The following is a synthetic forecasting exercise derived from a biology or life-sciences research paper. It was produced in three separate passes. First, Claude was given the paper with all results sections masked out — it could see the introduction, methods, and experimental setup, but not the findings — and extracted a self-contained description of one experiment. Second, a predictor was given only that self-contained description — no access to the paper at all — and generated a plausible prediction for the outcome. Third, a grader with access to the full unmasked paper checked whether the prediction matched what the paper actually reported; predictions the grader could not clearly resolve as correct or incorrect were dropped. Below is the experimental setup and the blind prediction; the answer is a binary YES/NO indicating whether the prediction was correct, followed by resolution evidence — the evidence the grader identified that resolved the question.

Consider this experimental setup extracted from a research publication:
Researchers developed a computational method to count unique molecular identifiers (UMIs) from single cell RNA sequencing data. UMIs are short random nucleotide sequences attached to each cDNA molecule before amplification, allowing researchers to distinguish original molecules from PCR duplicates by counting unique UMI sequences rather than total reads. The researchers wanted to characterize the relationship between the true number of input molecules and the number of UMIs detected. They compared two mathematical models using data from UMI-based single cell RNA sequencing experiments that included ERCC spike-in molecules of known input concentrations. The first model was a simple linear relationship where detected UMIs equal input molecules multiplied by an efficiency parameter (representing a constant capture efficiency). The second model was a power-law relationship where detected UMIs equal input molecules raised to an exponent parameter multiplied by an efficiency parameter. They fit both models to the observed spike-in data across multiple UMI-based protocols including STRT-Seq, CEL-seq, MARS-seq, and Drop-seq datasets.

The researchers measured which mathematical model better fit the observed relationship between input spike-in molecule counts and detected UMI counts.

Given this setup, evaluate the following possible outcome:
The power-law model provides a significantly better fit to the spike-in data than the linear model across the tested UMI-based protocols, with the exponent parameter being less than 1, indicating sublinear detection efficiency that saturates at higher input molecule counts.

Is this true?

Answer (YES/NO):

■ Work instruction:
Exactly how many lines of the data above hold the word "this"? The number is the whole answer.

■ Output:
3